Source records
— START —

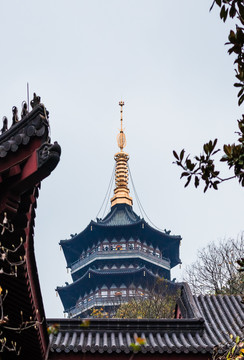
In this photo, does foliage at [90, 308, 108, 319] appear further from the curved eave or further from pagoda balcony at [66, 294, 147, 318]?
the curved eave

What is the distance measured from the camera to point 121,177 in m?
45.7

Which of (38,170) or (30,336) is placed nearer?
(38,170)

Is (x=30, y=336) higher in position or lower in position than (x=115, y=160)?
lower

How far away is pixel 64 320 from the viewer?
11367mm

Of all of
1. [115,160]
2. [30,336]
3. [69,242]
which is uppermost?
[115,160]

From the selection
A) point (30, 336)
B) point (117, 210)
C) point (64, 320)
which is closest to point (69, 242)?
point (117, 210)

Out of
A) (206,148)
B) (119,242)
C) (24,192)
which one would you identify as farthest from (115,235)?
(206,148)

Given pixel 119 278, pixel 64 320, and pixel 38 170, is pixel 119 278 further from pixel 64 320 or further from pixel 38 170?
pixel 38 170

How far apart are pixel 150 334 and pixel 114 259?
28.3m

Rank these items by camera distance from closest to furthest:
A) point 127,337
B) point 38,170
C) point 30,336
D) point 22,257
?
point 38,170 < point 22,257 < point 30,336 < point 127,337

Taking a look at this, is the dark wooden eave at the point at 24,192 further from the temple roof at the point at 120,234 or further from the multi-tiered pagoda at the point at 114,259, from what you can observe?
the temple roof at the point at 120,234

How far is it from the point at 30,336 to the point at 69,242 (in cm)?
3506

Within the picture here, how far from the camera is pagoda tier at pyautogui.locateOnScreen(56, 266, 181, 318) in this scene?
37.6 meters

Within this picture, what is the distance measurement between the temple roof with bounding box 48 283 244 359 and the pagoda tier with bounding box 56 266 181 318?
83.2 ft
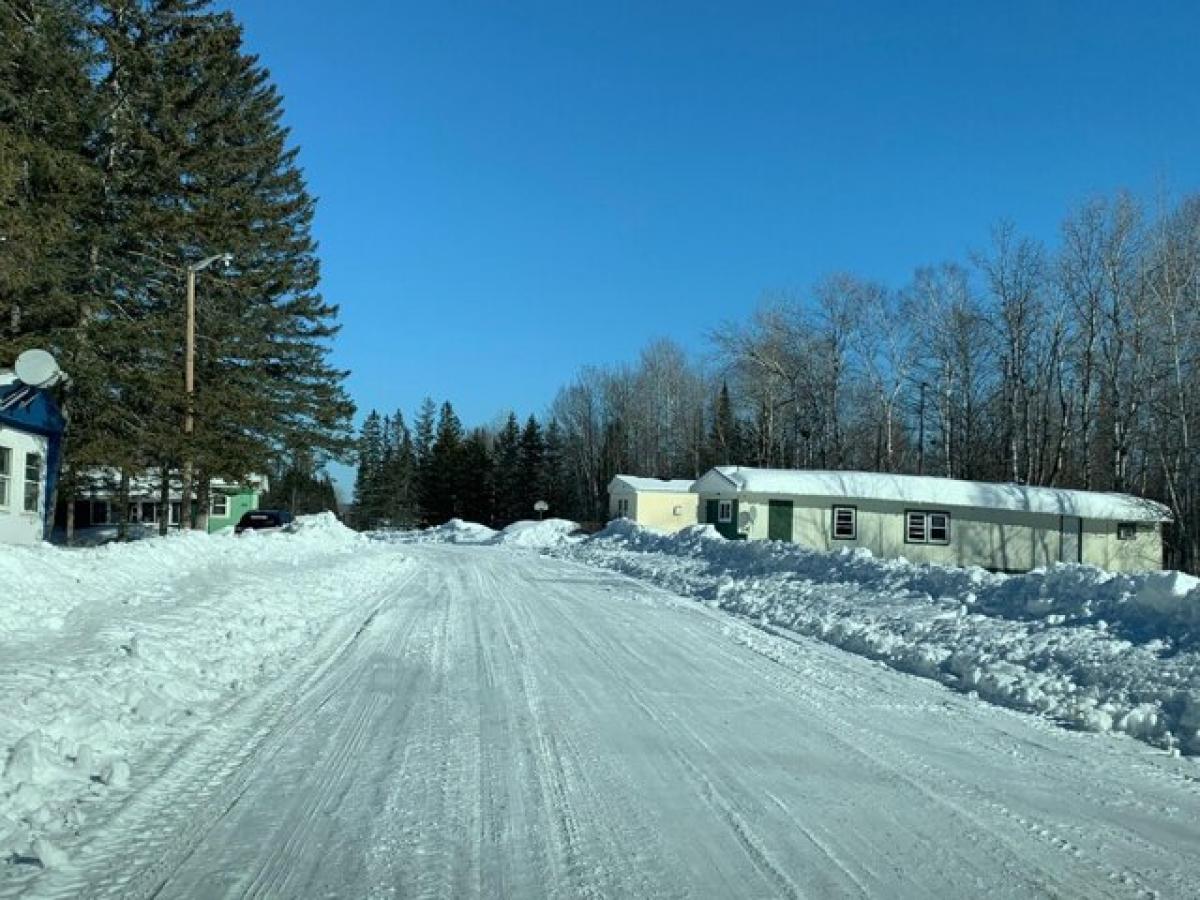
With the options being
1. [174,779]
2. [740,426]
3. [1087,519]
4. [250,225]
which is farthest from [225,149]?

— END —

* **Goal**: List the lines from the one with "Rank these items" up to and including the one with "37.6 meters" as a JSON list of strings, one string per line, omitting blank lines.

* **Written answer**:
[
  "Rank these items by camera distance from closest to furthest:",
  "A) point 127,337",
  "B) point 38,170",
  "C) point 30,336",
  "D) point 22,257",
  "?",
  "point 38,170 < point 22,257 < point 30,336 < point 127,337",
  "Taking a look at this, is the dark wooden eave at the point at 24,192 further from the temple roof at the point at 120,234 or further from the multi-tiered pagoda at the point at 114,259, from what you can observe?",
  "the temple roof at the point at 120,234",
  "How far is it from the point at 30,336 to the point at 69,242 (in cm)?",
  "3506",
  "Within the picture here, how far from the camera is pagoda tier at pyautogui.locateOnScreen(56, 266, 181, 318) in this scene?",
  "37.6 meters"
]